## READING TEXT:
--- BEGIN ---

I have two datasets that have two address columns. I want to merge the two datasets by the common address. But some of the addresses are intersections and the order of the street names is different in each dataset. Is there a way of asking Rstudio to compare the strings word by word and if there are more than two words matching, let me know? An example is:
"CABOT ST AT RUGGLES ST" and "RUGGLES ST AT CABOT ST"
This code reorders the words in the addresses in alphabetical order, so then you can test if two addresses are the same
library(stringr)
df = data.frame(address = c("CABOT ST AT RUGGLES ST", "RUGGLES ST AT CABOT ST"))
# split the address into words
list_split <- str_split(df$address,' ')

--- END ---

## RECORDS TO USE:
--- BEGIN ---

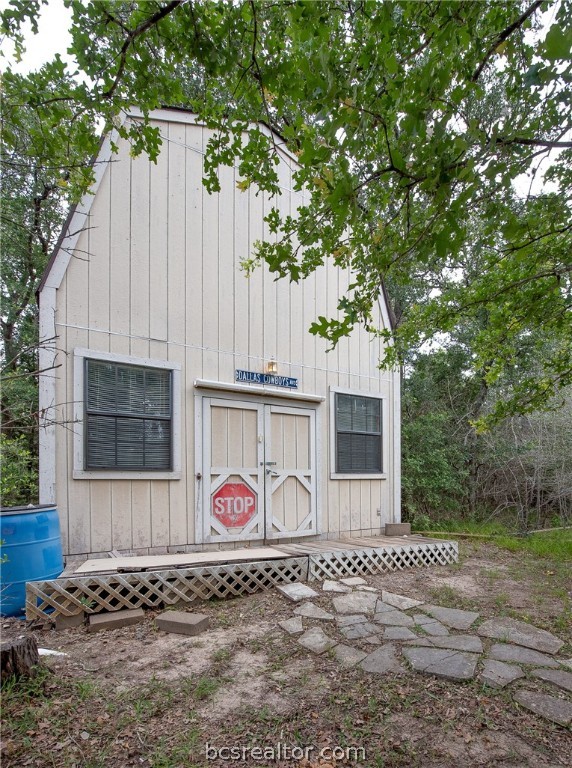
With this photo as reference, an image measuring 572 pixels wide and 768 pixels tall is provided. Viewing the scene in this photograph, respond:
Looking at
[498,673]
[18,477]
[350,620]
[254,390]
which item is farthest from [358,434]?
[18,477]

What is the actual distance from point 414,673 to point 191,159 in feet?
18.3

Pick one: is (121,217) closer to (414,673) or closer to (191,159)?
(191,159)

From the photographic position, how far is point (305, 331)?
21.2 ft

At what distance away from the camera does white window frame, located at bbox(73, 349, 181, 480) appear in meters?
4.43

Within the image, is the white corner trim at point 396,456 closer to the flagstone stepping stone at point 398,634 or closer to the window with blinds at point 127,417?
the flagstone stepping stone at point 398,634

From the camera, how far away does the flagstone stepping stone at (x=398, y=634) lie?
342 cm

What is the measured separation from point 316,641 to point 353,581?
1706 millimetres

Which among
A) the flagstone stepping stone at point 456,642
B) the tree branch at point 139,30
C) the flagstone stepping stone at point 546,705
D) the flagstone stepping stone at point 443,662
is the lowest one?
the flagstone stepping stone at point 456,642

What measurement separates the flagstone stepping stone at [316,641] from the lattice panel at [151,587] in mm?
1095

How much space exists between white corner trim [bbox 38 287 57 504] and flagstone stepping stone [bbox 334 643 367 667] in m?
2.80

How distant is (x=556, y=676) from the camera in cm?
280

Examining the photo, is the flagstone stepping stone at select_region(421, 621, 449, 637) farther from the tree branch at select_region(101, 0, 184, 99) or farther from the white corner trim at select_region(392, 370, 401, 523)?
the tree branch at select_region(101, 0, 184, 99)

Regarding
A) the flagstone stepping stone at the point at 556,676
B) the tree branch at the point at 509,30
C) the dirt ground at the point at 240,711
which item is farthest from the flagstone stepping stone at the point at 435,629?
the tree branch at the point at 509,30

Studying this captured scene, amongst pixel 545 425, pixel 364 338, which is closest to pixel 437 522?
pixel 545 425
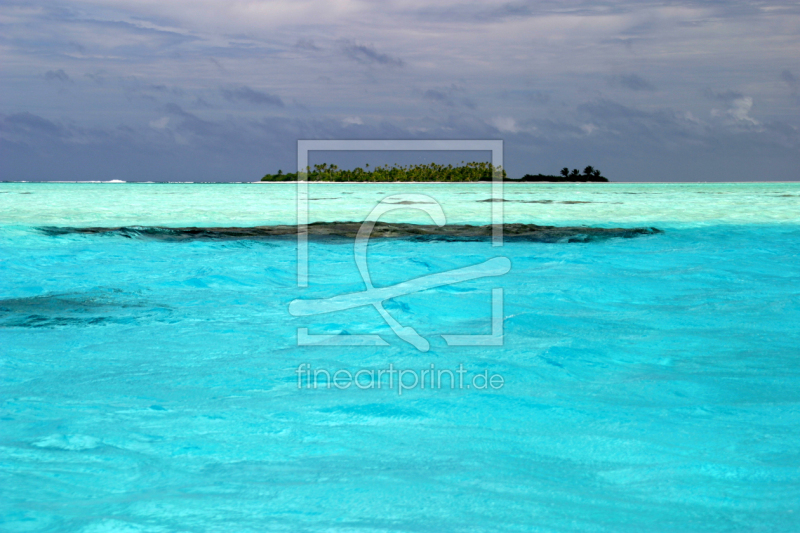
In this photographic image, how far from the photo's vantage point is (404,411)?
14.6 feet

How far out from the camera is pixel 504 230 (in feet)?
55.8

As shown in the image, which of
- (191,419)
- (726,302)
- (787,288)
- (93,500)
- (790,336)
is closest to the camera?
(93,500)

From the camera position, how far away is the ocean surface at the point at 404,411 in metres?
3.12

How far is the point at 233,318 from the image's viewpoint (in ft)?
24.0

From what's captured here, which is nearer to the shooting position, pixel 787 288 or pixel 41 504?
pixel 41 504

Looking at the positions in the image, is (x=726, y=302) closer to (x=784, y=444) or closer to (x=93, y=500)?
(x=784, y=444)

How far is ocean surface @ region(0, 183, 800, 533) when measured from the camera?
312 cm

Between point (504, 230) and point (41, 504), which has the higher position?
point (504, 230)

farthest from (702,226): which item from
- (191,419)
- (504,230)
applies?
(191,419)

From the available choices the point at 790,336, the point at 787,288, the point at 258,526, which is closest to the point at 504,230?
the point at 787,288

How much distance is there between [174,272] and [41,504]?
7687mm

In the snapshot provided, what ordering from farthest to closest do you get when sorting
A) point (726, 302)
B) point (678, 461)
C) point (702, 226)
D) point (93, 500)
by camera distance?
1. point (702, 226)
2. point (726, 302)
3. point (678, 461)
4. point (93, 500)

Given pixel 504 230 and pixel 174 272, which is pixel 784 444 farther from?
pixel 504 230

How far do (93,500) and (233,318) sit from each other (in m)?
4.23
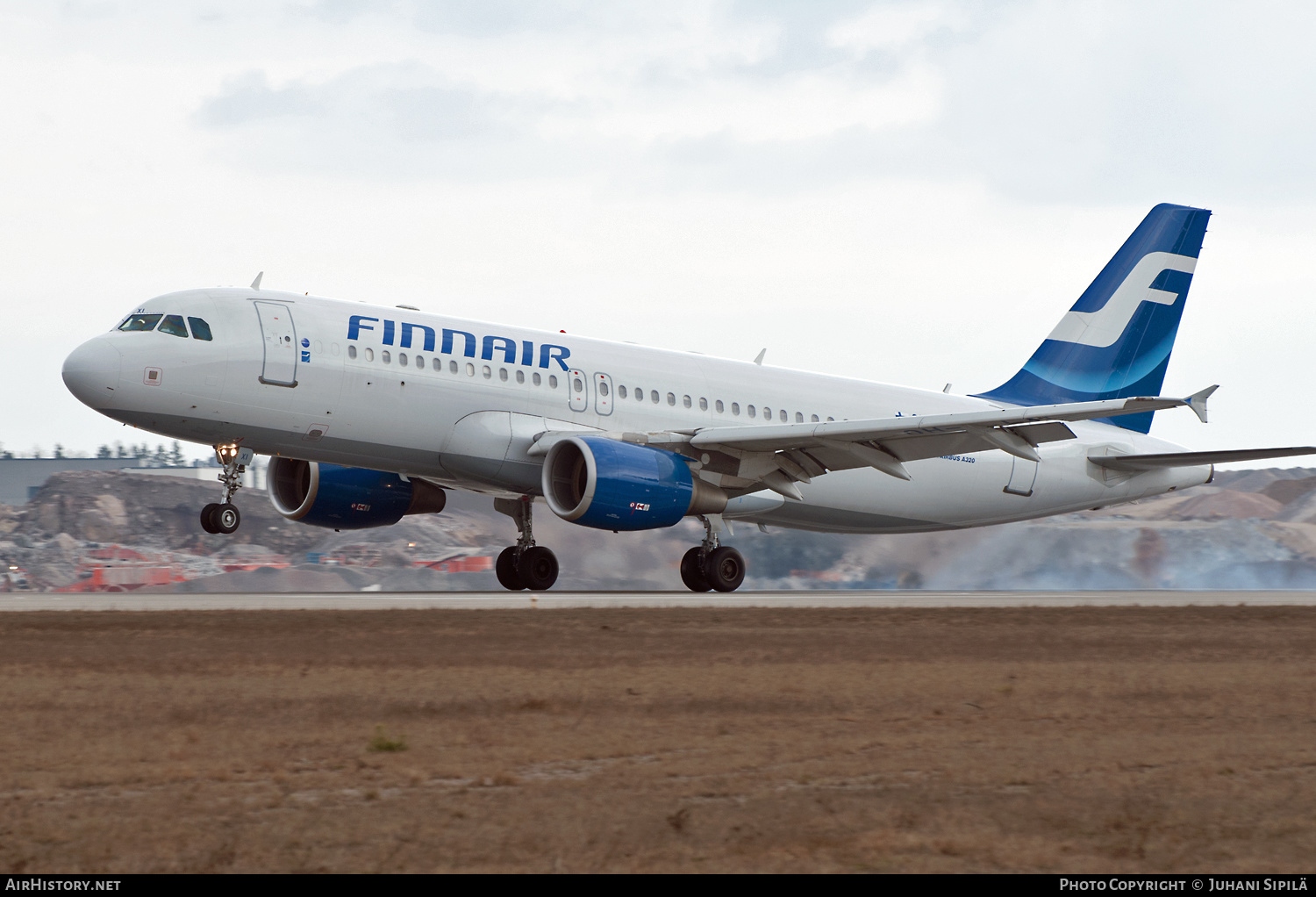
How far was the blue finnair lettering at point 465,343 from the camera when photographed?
74.5 feet

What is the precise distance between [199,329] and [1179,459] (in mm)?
19151

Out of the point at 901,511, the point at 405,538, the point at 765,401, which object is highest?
the point at 765,401

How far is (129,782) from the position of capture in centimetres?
717

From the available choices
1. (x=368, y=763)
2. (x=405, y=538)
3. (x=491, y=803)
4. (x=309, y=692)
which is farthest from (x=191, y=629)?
(x=405, y=538)

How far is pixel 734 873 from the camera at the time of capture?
5.72m

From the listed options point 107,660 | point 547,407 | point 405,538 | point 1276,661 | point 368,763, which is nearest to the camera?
point 368,763

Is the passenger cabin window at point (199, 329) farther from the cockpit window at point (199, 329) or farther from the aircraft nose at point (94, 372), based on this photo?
the aircraft nose at point (94, 372)

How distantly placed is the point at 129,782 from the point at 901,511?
2278 cm

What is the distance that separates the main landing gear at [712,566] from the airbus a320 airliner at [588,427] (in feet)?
0.13

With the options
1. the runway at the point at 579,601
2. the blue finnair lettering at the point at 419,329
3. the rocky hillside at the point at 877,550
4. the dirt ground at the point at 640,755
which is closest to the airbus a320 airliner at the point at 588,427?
the blue finnair lettering at the point at 419,329

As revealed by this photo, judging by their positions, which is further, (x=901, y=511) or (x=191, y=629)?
(x=901, y=511)

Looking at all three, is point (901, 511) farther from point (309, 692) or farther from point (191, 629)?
point (309, 692)

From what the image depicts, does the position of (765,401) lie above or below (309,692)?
above
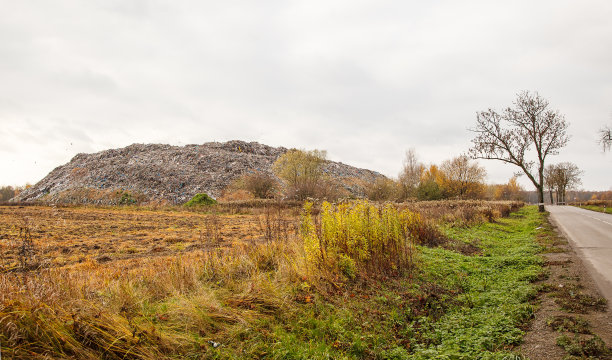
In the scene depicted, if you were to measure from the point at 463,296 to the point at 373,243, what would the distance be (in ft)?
6.59

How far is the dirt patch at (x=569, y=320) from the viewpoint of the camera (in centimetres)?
358

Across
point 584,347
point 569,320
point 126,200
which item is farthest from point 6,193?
point 584,347

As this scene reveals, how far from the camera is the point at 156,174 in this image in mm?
46344

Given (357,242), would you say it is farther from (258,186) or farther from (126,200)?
(126,200)

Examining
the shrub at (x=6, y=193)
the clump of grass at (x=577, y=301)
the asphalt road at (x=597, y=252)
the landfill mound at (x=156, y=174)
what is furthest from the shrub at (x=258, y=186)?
the shrub at (x=6, y=193)

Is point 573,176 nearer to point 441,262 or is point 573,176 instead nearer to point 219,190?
point 219,190

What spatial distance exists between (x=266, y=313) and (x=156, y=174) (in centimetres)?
4667

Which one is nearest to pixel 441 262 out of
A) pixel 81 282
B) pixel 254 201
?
pixel 81 282

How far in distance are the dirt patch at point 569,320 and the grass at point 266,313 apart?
226 millimetres

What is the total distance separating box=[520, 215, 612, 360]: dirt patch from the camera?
3585mm

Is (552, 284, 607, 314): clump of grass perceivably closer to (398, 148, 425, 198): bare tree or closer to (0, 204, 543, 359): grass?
(0, 204, 543, 359): grass

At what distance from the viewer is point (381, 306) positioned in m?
5.05

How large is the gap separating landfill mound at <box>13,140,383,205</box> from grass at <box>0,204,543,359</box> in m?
36.1

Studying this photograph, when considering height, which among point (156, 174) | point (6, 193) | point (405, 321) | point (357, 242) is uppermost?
point (156, 174)
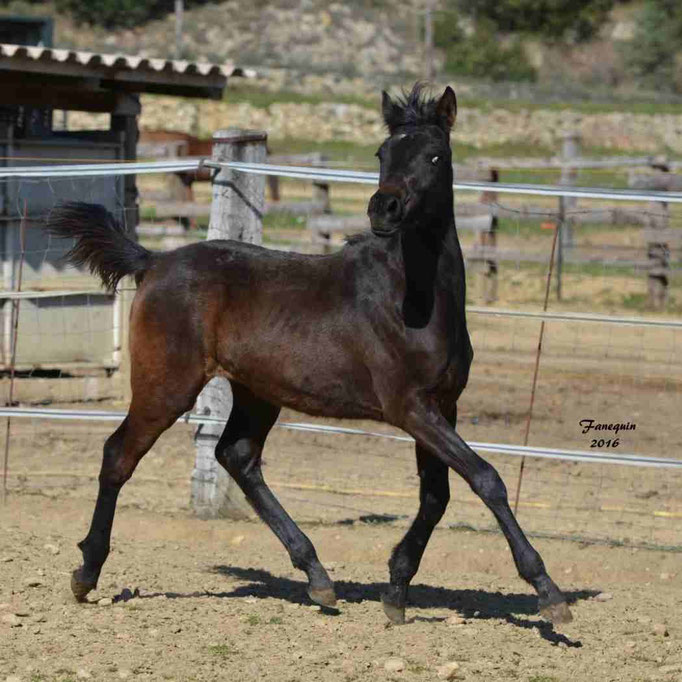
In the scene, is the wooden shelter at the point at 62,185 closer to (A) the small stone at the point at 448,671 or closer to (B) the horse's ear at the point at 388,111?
(B) the horse's ear at the point at 388,111

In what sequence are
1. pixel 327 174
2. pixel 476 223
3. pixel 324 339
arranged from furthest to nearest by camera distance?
pixel 476 223 → pixel 327 174 → pixel 324 339

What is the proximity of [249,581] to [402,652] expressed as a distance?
1472 millimetres

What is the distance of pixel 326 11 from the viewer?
64562 millimetres

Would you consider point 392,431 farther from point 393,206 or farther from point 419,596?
point 393,206

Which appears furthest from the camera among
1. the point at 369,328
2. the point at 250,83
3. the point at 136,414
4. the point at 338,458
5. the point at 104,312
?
the point at 250,83

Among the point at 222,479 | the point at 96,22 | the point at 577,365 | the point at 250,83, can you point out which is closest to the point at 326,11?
the point at 96,22

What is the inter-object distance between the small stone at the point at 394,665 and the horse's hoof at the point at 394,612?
28.1 inches

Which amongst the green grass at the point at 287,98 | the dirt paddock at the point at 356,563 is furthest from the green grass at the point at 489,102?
the dirt paddock at the point at 356,563

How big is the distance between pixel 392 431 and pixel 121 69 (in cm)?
385

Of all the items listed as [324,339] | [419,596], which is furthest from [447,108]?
[419,596]

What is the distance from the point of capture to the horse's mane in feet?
16.4

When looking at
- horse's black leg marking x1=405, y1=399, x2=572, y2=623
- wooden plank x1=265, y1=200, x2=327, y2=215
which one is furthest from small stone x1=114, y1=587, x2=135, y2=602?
wooden plank x1=265, y1=200, x2=327, y2=215

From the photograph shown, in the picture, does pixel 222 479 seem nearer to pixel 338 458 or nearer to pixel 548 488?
pixel 338 458

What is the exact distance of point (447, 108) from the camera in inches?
200
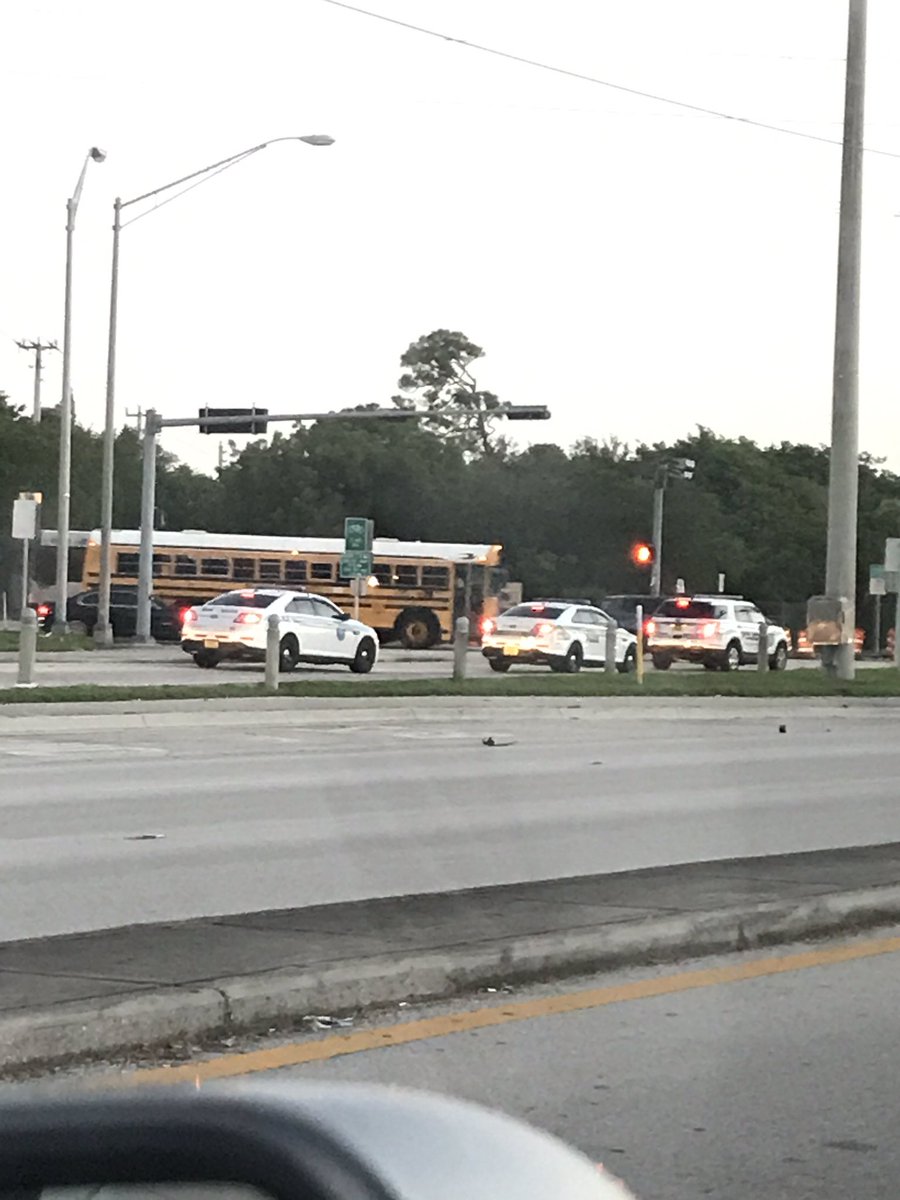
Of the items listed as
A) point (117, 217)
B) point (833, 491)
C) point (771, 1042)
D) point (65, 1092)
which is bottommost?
point (771, 1042)

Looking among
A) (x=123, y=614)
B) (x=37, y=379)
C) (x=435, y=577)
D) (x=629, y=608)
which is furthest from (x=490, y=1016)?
(x=37, y=379)

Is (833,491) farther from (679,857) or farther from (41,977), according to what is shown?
(41,977)

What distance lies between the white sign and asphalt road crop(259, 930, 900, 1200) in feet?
79.1

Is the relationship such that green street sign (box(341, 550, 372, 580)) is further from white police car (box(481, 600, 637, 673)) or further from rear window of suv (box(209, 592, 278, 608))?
white police car (box(481, 600, 637, 673))

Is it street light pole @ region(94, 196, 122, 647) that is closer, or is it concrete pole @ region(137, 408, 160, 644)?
street light pole @ region(94, 196, 122, 647)

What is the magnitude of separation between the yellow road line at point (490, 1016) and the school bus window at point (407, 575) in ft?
146

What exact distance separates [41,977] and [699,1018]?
100 inches

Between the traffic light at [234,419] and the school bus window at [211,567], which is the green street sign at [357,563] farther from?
the school bus window at [211,567]

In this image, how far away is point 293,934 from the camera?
28.4 feet

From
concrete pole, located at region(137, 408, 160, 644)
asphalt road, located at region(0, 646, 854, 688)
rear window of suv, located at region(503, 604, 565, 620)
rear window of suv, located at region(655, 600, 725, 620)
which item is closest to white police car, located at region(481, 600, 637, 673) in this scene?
rear window of suv, located at region(503, 604, 565, 620)

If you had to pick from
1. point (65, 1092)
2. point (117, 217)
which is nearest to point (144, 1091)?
point (65, 1092)

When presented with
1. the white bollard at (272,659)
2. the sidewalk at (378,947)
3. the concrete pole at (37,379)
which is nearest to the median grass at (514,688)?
the white bollard at (272,659)

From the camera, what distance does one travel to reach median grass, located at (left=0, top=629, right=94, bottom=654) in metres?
39.9

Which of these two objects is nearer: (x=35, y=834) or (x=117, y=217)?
(x=35, y=834)
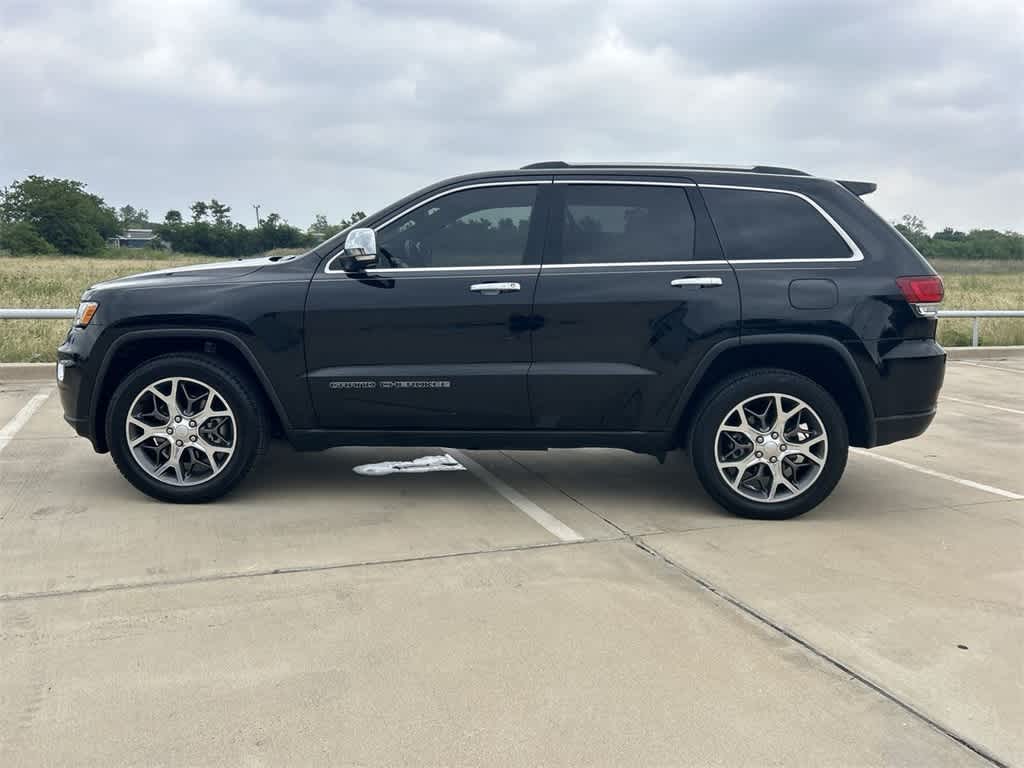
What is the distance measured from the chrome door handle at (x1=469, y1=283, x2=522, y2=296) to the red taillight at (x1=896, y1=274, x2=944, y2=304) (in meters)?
2.01

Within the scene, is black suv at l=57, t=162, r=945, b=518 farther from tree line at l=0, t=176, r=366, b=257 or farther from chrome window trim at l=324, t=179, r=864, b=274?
tree line at l=0, t=176, r=366, b=257

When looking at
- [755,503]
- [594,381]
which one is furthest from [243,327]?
[755,503]

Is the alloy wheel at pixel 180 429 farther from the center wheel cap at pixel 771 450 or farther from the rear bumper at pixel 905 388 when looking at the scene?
the rear bumper at pixel 905 388

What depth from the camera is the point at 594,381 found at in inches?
190

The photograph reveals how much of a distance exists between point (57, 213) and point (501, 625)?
108m

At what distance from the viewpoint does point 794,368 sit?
5.00 m

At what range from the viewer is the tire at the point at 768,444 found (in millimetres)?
4789

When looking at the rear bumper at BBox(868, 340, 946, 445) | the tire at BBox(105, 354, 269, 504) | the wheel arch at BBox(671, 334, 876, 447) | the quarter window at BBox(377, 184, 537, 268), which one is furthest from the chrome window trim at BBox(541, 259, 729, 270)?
the tire at BBox(105, 354, 269, 504)

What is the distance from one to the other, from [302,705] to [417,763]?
1.61 feet

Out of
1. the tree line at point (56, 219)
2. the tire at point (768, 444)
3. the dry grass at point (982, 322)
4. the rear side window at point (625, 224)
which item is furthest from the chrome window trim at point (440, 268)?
the tree line at point (56, 219)

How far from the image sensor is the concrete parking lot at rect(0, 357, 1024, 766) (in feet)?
8.77

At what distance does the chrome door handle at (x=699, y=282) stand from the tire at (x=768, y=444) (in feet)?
1.65

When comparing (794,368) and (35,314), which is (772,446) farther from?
(35,314)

--- END ---

## REQUESTS:
(1) Reproduce the passage of the R address-matching thread from "This code reorders" to "<- str_split(df$address,' ')" without changing a character.
(2) Pick out every line of the rows that contains the string "meters", matching case exactly.

## ANSWERS TO THE TASKS:
(1)
This code reorders the words in the addresses in alphabetical order, so then you can test if two addresses are the same
library(stringr)
df = data.frame(address = c("CABOT ST AT RUGGLES ST", "RUGGLES ST AT CABOT ST"))
# split the address into words
list_split <- str_split(df$address,' ')

(2)
At what distance away from the camera does white window frame, located at bbox(73, 349, 181, 480) appear in meters?
What is the distance measured from the chrome door handle at (x1=469, y1=283, x2=522, y2=296) to the red taillight at (x1=896, y1=274, x2=944, y2=304) (in meters)?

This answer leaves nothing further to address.